PROBLEM TO SOLVE
Pull out every line in the records below that contains the word "regions". Case counts, so only copy lines where it appears with the same capitalization.

(SUPPLIED ENTRIES begins)

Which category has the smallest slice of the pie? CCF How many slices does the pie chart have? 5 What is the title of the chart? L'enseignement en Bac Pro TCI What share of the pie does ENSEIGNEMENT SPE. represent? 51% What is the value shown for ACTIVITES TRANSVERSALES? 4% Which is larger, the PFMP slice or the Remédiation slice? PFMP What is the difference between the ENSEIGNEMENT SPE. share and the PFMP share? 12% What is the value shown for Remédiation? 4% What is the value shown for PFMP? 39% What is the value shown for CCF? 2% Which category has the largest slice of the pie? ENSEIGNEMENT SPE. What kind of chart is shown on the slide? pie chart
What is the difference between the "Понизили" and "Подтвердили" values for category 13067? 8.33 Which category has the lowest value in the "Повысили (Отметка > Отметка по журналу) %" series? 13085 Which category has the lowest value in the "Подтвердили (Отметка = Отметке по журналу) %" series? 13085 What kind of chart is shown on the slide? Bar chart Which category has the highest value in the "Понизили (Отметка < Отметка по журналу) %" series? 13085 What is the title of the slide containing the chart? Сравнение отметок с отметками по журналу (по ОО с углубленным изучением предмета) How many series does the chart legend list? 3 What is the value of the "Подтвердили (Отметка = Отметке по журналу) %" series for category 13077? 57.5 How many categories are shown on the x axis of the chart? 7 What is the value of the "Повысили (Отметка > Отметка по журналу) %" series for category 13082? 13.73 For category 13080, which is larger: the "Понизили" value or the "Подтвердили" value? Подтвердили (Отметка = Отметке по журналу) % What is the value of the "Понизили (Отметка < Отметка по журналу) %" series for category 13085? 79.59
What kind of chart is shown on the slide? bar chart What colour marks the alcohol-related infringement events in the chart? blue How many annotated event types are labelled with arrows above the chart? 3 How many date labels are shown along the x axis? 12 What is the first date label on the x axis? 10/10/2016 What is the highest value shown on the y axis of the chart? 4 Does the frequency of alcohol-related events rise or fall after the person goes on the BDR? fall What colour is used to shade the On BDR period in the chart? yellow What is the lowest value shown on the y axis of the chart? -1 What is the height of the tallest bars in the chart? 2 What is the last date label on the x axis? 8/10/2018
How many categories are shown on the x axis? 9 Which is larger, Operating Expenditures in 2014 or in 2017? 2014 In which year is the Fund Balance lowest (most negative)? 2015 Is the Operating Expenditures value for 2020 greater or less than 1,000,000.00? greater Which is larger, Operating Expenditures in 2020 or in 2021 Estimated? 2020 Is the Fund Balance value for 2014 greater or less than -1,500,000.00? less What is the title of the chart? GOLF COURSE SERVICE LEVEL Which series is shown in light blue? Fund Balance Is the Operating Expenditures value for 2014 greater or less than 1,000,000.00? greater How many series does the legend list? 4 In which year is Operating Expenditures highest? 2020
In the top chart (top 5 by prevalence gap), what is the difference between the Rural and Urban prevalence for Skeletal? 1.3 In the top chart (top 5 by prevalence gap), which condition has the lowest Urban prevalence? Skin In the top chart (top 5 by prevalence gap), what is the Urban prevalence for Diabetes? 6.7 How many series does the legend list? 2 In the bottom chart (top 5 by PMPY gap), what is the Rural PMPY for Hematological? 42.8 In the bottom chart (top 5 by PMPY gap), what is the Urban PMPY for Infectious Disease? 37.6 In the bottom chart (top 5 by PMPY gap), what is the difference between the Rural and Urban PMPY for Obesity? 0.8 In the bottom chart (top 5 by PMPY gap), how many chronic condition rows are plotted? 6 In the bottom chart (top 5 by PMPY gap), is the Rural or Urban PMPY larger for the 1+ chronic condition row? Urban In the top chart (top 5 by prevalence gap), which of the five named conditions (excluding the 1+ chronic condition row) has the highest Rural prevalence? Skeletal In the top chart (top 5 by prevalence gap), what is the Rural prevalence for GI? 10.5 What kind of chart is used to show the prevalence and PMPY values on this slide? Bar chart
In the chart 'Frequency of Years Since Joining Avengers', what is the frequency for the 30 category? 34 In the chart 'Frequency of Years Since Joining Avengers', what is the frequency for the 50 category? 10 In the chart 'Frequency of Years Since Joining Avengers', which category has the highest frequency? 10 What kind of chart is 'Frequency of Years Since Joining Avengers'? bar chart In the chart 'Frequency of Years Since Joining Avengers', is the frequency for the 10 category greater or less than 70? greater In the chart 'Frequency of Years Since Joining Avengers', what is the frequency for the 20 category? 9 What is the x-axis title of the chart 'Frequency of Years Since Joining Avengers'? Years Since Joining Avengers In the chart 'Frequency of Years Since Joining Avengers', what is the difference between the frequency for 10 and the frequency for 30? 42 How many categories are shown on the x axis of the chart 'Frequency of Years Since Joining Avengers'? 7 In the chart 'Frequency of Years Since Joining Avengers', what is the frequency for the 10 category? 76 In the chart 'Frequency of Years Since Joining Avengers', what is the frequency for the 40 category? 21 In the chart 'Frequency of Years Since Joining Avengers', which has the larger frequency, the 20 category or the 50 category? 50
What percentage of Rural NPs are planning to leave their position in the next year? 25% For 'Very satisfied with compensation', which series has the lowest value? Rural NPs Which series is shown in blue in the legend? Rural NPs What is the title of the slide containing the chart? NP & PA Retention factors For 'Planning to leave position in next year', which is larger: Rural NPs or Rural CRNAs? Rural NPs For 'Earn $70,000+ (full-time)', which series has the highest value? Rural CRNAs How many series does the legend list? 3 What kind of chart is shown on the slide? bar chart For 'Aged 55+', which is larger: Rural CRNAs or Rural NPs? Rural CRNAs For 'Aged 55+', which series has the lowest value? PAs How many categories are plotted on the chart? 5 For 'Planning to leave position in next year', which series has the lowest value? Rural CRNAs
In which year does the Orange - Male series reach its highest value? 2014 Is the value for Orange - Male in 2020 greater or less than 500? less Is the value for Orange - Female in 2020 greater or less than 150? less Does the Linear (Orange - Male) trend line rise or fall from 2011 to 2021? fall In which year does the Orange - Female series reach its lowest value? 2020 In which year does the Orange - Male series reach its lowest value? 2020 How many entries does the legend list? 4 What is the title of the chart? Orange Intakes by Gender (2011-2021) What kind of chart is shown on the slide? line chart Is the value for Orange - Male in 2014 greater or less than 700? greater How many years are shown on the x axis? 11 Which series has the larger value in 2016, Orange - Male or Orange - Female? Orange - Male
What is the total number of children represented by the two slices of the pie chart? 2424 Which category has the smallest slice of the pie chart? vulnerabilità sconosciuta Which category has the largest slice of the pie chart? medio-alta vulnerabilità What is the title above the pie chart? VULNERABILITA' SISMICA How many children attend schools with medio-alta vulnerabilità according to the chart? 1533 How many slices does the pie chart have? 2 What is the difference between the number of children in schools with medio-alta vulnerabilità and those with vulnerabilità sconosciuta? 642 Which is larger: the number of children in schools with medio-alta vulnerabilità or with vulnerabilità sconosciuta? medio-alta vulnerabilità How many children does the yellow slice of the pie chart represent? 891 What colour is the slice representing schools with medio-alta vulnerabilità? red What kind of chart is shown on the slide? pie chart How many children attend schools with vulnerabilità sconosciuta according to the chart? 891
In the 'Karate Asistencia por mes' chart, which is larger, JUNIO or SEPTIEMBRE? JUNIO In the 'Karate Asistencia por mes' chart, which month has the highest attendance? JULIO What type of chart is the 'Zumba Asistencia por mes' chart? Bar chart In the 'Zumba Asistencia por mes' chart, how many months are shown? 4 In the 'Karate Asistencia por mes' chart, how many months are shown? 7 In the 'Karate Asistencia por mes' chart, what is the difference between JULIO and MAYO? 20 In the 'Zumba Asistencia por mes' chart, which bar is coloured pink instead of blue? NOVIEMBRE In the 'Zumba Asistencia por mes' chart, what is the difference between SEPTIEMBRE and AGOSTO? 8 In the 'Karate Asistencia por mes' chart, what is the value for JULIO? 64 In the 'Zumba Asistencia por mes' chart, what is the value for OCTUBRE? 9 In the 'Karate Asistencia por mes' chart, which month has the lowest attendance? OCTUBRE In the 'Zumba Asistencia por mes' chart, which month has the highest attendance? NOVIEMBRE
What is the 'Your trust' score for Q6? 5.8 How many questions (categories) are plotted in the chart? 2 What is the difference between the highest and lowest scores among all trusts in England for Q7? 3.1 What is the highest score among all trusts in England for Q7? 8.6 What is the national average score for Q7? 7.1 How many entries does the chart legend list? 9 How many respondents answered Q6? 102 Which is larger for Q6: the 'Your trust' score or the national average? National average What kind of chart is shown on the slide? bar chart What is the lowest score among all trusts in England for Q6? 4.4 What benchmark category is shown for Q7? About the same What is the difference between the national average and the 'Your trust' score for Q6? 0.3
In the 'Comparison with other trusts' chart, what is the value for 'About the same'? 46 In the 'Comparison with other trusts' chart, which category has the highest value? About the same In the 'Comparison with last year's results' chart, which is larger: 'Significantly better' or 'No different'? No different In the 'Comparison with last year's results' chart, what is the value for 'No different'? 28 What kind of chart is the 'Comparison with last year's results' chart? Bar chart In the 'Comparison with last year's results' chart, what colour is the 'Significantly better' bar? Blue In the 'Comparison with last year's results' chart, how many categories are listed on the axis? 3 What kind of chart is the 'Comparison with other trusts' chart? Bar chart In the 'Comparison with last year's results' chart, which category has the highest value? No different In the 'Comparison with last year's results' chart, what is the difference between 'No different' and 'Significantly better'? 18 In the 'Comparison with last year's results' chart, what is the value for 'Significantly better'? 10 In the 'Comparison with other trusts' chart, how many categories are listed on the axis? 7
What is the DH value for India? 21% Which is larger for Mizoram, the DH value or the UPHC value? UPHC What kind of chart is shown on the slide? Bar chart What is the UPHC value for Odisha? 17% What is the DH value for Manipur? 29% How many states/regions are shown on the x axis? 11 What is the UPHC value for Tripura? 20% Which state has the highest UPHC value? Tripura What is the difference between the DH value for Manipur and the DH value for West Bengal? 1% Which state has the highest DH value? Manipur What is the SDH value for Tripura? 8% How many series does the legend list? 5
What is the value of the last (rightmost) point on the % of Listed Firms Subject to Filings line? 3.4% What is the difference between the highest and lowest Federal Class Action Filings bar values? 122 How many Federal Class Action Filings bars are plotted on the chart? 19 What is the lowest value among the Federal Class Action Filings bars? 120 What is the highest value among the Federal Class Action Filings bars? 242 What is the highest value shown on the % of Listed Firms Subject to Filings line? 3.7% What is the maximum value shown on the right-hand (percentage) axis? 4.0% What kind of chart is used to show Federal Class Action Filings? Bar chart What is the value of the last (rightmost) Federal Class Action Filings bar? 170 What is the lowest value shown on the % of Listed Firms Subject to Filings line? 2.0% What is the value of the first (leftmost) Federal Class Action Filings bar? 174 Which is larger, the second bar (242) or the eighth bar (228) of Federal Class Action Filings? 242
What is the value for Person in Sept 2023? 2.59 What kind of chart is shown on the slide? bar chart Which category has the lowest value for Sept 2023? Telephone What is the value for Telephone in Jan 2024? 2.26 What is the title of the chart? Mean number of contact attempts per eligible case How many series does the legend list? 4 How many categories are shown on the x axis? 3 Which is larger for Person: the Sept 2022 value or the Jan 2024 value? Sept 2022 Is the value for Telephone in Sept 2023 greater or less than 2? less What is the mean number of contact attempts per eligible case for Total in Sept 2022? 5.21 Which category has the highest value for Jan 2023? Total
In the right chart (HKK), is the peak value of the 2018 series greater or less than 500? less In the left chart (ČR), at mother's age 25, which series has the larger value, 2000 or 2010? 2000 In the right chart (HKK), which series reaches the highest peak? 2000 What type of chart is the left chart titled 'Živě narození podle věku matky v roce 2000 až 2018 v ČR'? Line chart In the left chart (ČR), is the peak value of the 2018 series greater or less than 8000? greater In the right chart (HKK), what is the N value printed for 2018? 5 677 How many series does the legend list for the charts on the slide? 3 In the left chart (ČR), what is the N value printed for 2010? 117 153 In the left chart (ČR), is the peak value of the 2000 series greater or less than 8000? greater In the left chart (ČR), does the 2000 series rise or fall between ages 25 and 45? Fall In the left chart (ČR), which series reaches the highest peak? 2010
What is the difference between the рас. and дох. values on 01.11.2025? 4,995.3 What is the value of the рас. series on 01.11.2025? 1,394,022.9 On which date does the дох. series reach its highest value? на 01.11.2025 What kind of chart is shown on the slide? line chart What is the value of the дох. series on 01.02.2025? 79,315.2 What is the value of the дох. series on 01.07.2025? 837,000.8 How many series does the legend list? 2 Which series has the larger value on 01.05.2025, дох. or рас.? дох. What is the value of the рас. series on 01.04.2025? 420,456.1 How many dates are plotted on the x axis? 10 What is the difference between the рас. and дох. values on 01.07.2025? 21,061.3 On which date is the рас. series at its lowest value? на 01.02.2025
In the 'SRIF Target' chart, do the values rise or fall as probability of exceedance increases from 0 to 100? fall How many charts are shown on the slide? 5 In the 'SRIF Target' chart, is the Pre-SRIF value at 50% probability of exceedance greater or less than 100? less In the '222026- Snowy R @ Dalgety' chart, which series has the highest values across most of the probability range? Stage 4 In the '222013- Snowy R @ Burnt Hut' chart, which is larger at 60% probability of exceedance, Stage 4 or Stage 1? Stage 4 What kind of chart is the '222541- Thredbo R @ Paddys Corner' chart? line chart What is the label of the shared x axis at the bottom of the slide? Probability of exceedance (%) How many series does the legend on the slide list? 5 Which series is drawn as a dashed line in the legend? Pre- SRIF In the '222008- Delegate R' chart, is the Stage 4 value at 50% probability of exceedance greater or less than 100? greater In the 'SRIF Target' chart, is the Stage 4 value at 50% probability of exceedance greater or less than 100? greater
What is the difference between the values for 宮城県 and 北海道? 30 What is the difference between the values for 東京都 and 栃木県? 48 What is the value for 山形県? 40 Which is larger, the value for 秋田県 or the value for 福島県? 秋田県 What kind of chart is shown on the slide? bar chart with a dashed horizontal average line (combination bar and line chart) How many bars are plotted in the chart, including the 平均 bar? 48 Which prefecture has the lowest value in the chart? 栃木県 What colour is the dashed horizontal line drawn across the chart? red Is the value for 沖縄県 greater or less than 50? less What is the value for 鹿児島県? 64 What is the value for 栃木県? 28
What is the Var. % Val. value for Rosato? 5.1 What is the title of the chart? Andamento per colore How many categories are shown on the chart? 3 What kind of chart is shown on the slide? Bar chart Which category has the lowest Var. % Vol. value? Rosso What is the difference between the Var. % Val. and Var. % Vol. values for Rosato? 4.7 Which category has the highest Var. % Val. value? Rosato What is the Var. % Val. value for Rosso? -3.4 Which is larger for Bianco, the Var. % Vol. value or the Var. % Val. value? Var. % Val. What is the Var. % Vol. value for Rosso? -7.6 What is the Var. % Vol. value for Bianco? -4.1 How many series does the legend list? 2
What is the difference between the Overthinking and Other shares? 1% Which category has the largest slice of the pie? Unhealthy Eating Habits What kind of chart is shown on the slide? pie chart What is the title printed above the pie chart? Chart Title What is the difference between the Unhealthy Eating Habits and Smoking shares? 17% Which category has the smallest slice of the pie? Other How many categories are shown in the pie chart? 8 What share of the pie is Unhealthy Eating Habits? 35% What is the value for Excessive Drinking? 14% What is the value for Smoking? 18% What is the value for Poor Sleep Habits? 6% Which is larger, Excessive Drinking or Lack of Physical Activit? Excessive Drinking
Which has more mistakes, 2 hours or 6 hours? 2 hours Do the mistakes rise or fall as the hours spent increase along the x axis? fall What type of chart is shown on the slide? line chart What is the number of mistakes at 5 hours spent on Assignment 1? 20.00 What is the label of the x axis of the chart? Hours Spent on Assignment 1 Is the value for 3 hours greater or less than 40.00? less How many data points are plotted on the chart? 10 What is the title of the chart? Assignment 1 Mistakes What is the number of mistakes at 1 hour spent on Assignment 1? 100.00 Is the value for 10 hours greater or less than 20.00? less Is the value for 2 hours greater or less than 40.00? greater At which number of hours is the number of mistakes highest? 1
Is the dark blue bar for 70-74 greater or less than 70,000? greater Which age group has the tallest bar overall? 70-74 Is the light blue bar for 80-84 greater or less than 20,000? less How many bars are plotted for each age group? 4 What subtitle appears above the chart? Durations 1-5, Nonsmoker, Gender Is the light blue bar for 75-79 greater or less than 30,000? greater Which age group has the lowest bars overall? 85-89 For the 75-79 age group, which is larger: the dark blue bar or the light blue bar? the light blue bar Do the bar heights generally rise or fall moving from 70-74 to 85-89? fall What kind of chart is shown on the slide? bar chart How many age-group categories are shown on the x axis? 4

(SUPPLIED ENTRIES ends)

EXPECTED OUTPUT
What is the DH value for India? 21% Which is larger for Mizoram, the DH value or the UPHC value? UPHC What kind of chart is shown on the slide? Bar chart What is the UPHC value for Odisha? 17% What is the DH value for Manipur? 29% How many states/regions are shown on the x axis? 11 What is the UPHC value for Tripura? 20% Which state has the highest UPHC value? Tripura What is the difference between the DH value for Manipur and the DH value for West Bengal? 1% Which state has the highest DH value? Manipur What is the SDH value for Tripura? 8% How many series does the legend list? 5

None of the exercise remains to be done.